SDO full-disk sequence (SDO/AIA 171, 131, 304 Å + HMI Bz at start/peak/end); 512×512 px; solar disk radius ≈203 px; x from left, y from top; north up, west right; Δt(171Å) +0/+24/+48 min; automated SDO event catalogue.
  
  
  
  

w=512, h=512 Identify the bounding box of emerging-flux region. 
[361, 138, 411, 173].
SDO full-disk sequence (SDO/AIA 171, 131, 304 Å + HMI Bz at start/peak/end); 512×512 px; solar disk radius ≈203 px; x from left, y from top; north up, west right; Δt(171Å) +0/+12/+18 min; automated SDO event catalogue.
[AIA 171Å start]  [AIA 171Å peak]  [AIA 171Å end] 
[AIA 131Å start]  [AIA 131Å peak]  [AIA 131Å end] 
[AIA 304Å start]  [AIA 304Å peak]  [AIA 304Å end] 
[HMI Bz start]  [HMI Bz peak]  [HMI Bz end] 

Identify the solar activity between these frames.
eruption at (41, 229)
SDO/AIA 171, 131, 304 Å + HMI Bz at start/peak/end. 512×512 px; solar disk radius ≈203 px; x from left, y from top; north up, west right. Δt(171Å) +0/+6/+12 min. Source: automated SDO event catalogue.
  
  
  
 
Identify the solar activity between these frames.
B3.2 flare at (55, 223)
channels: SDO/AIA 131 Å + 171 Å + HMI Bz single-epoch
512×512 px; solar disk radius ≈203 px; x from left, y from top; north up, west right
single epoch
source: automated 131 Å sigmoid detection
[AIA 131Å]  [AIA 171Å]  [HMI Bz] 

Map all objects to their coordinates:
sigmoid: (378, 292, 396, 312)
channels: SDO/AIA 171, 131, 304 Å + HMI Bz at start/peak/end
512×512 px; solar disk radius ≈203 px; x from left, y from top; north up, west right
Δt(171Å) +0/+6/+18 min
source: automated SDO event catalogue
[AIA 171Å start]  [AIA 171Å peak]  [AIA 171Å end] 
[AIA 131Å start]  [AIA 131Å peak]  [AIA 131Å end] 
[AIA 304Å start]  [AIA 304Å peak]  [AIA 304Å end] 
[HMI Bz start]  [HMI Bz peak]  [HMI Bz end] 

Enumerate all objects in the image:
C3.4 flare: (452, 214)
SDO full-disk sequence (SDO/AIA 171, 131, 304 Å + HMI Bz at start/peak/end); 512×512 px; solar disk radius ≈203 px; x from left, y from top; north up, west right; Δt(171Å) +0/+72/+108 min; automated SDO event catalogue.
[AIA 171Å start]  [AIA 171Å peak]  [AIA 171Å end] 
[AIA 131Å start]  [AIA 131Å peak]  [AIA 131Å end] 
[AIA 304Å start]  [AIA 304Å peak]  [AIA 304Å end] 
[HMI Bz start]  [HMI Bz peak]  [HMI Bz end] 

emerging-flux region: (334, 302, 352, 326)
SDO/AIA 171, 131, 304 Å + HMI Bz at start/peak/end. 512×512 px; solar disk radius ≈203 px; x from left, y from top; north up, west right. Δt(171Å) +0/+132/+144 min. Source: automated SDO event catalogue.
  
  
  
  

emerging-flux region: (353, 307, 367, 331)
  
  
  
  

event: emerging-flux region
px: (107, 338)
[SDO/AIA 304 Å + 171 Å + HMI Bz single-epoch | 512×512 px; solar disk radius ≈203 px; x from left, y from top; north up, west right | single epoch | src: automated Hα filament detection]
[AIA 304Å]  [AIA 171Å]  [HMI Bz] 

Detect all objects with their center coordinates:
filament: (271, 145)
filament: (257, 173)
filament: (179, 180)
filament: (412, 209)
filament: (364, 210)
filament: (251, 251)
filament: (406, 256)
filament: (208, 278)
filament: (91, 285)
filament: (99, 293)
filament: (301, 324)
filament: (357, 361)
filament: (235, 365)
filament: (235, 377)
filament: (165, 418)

____________

• WHAT IS REQUIRED: In the entries above, how many lines hold the word "detection"? State the number only.

• RESULT OF THIS EXERCISE: 2